Bij een onderzoek als deze, met verschillende meetmomenten in de tijd, is het onmogelijk om uitval te voorkomen. Dit verschijnsel - mortaliteit - doet zich vaker voor bij langlopend onderzoek (zoals in tijdreeksen). In dit onderzoek, met drie meetmomenten voor het meten van competenties en een persoonlijkheidsmeting, is daarom gecontroleerd voor de representativiteit van de respondenten op de verschillende meetmomenten. Van meet af aan was echter onduidelijk hoe groot de populatie studenten was waarmee gewerkt moest worden. Omdat wel landelijke cijfers bekend waren via het CBS en het Ministerie van OCW zijn deze cijfers benut voor het toetsen van de representativiteit.
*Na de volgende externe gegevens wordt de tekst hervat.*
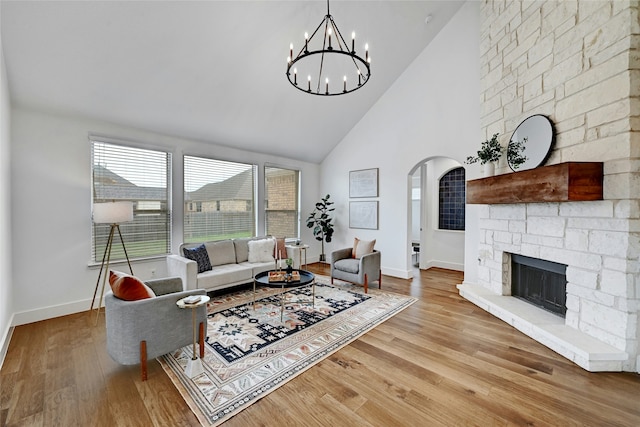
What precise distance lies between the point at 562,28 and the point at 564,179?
5.46 ft

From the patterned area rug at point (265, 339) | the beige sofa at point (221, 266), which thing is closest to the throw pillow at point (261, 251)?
the beige sofa at point (221, 266)

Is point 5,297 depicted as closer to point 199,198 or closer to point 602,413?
point 199,198

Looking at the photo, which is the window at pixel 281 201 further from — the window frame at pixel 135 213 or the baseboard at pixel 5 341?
the baseboard at pixel 5 341

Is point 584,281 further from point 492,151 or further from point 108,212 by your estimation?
point 108,212

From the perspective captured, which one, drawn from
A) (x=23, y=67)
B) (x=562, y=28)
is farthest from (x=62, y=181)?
(x=562, y=28)

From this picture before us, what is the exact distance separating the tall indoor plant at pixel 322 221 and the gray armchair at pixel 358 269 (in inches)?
61.1

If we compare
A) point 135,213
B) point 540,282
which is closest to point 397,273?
point 540,282

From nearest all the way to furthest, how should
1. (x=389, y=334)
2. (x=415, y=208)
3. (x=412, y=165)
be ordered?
(x=389, y=334), (x=412, y=165), (x=415, y=208)

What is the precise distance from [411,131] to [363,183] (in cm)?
147

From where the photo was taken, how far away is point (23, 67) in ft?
9.48

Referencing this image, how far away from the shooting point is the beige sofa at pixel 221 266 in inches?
147

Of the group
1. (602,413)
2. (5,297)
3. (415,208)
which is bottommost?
(602,413)

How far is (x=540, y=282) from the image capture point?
329cm

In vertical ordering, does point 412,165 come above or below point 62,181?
above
Een ander probleem dat kan optreden in een voor- en nameting design is, dat de eerste meting doorwerkt op de tweede en volgende meting, vooral wanneer soortgelijke zo geen identieke instrumenten worden gebruikt. Binnen dit onderzoek is de periode tussen beide metingen bijna een jaar, waardoor de kans op het betreffende effect vermoedelijk klein zal zijn.

Hoewel duale met niet-duale leeromgevingen worden vergeleken, is er geen sprake van een echte experimentele setting waarin gerandomiseerd wordt. Studenten die een bepaalde opleiding volgen met werkend leren (apprenticeship of internship), worden vergeleken op onderscheiden meetpunten en gecontroleerd voor persoonlijkheids- en achtergrondkenmerken.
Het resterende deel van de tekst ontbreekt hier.